Live music allowed again in restaurants and bars: how will these establishments respond?




A major step forward in the return of live music in Ohio took place over the weekend. The Ohio coronavirus guidelines were updated to reflect the new COVID-19 Dine Safe Ohio Order.

The order outlining the guidelines on live music in restaurant and bars is as follows:

Musicians and bands may perform in restaurants and bars as long as the individuals who are performing maintain social distancing of at least 6 feet from all other people including, but not limited to, fellow performers and restaurant and bar patrons and staff.

DJ's are included along with musicians and bands in the order.

Something that was on the mind of a lot of musicians with the reopening of restaurants and the indefinite closing of large venues was how restaurants and bars were going to respond to the immediate venue demand.
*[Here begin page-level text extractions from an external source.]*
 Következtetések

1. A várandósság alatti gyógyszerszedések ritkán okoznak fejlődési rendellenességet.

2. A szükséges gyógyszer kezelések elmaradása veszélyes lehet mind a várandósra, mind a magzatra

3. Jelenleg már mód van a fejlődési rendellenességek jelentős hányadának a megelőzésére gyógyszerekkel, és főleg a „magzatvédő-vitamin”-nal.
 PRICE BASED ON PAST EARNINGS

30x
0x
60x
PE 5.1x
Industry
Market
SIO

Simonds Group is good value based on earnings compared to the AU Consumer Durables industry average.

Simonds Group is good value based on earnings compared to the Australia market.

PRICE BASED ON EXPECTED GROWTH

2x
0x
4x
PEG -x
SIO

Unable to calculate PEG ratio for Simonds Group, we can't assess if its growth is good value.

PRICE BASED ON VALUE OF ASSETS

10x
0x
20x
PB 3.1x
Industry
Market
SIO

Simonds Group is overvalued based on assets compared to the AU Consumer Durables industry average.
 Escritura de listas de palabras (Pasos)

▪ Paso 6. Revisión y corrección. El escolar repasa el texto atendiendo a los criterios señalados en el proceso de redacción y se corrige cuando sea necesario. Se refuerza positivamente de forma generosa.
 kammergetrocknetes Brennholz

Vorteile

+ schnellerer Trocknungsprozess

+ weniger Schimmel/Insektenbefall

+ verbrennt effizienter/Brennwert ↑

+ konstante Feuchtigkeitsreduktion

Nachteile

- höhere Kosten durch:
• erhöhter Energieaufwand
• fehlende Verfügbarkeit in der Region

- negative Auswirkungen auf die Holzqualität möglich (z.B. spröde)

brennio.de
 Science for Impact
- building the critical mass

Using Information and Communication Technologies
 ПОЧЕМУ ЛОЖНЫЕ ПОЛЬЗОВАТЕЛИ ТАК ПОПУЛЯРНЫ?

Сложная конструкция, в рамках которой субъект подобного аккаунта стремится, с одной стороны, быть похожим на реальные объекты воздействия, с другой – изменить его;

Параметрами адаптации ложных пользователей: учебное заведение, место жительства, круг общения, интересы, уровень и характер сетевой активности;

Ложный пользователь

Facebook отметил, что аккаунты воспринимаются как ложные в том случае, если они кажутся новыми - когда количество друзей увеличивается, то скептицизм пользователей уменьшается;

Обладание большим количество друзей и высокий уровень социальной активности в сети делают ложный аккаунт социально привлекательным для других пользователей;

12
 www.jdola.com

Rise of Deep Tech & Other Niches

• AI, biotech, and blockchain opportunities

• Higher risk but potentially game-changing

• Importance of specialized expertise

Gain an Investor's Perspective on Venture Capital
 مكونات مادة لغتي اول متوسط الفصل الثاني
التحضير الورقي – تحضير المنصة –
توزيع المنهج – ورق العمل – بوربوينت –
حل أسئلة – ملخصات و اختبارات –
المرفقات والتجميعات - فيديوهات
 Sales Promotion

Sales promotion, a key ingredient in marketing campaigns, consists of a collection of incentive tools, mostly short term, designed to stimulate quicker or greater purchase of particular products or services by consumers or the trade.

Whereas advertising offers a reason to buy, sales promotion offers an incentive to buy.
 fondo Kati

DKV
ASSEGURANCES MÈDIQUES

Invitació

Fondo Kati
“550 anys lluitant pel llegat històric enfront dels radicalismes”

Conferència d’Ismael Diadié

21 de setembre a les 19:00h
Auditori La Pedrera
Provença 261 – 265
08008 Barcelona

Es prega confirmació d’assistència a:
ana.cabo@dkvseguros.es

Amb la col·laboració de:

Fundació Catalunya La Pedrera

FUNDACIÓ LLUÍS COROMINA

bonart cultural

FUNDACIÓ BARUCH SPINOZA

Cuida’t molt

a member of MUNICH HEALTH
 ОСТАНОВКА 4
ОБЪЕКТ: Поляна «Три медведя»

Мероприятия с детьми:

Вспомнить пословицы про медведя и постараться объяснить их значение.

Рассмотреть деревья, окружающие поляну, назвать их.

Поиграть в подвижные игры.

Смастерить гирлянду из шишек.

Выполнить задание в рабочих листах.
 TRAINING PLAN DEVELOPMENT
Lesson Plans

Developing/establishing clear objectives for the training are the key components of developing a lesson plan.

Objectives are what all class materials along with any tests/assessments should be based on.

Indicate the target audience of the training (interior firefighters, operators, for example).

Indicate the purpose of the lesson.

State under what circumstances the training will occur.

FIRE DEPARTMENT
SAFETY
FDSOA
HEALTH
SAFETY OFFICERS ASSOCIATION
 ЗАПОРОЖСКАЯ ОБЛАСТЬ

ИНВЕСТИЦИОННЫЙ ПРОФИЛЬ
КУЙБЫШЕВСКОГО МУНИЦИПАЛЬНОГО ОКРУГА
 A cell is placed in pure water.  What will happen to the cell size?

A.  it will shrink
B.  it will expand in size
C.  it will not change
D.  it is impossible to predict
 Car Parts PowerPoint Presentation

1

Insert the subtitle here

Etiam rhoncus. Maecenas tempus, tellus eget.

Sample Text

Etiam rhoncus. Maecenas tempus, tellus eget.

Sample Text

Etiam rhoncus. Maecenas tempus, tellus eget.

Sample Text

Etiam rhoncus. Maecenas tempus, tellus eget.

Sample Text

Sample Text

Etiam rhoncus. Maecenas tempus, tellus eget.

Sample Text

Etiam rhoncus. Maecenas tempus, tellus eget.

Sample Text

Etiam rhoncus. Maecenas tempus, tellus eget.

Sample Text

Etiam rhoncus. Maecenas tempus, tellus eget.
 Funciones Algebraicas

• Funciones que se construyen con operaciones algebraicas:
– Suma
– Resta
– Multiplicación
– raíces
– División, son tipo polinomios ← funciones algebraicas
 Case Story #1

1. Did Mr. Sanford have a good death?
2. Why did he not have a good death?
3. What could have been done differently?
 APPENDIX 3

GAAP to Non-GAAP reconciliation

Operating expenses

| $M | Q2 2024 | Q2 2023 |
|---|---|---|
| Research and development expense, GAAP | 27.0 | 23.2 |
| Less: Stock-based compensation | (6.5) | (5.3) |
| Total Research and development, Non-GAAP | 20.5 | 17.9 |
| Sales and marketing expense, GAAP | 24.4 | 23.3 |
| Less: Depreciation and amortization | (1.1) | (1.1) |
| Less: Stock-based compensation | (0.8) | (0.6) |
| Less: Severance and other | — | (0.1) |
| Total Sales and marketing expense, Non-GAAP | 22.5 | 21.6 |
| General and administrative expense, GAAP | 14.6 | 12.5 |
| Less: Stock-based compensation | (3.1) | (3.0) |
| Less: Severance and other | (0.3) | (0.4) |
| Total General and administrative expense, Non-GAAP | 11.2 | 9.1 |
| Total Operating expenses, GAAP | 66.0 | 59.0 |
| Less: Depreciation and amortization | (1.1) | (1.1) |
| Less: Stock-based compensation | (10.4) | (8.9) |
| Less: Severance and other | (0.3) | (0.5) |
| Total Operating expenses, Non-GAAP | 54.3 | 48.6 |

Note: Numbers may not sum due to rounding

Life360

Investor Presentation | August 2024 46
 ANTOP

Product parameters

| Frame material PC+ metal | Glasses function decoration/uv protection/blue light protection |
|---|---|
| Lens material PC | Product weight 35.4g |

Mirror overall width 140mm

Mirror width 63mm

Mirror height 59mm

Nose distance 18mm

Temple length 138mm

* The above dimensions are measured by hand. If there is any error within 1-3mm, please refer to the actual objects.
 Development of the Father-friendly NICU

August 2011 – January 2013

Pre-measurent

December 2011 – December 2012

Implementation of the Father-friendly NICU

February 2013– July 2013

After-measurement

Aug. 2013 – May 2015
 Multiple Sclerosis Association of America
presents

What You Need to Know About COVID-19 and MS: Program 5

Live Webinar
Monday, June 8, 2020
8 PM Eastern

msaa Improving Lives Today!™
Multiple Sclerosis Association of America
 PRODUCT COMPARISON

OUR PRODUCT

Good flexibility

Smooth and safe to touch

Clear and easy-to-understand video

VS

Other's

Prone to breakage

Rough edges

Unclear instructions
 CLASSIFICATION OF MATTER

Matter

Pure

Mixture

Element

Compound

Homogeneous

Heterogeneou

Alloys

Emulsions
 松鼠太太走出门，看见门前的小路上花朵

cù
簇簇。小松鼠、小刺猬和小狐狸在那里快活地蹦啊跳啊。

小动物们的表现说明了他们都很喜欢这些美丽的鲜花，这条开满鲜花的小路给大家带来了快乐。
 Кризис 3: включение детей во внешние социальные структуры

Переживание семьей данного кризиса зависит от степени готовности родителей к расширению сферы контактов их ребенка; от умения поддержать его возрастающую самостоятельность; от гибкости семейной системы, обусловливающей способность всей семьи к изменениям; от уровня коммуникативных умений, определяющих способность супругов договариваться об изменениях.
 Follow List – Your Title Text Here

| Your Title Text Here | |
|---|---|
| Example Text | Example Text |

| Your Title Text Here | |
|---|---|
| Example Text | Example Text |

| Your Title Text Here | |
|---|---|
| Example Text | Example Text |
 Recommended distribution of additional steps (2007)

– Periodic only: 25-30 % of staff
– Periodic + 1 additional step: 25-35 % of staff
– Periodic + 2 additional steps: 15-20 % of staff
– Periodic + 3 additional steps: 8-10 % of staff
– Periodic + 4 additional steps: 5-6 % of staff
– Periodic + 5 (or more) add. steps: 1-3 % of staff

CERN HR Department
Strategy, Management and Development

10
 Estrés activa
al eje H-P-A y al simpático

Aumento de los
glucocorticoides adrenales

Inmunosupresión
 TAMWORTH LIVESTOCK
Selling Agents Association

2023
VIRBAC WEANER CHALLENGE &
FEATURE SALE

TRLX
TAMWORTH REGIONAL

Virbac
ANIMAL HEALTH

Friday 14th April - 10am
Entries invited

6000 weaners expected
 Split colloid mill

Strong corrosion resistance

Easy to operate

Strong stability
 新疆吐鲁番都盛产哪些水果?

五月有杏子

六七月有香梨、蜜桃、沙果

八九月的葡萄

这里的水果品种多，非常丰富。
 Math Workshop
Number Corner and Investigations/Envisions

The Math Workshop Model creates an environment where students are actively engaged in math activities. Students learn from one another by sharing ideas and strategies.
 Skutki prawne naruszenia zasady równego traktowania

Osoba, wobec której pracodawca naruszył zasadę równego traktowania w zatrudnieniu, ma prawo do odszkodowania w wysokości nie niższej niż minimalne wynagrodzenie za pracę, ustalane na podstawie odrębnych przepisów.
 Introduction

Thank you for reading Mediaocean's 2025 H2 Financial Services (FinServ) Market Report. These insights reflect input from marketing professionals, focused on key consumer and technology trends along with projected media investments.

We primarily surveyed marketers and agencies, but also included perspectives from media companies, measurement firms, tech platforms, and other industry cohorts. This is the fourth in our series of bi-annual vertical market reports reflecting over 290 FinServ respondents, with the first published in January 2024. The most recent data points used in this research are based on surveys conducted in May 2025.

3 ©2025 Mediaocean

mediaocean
Places like Woodlands Tavern that already have an infrastructure for live music will have no problem complying with the updated order, but will restaurants and bars that depended on jukeboxes before pivot to a live music model?

With a lot more space available in restaurants due to capacity cuts, does this leave more room for a live music set up? Or will restaurants have to get rid of even more tables if they want to make room for a performer?

The thought of live music in a venue setting is alone enough to get excited about. How these places that now have the ability to host live music execute freeing up space for a band to set up or a DJ to bring his rig in while practicing social distancing is what makes this situation a tricky one.

Not being able to get down in a MojoFlo Soul Train line will be pretty tough, but it’s a tradeoff we’ll have to accept for the return of live music.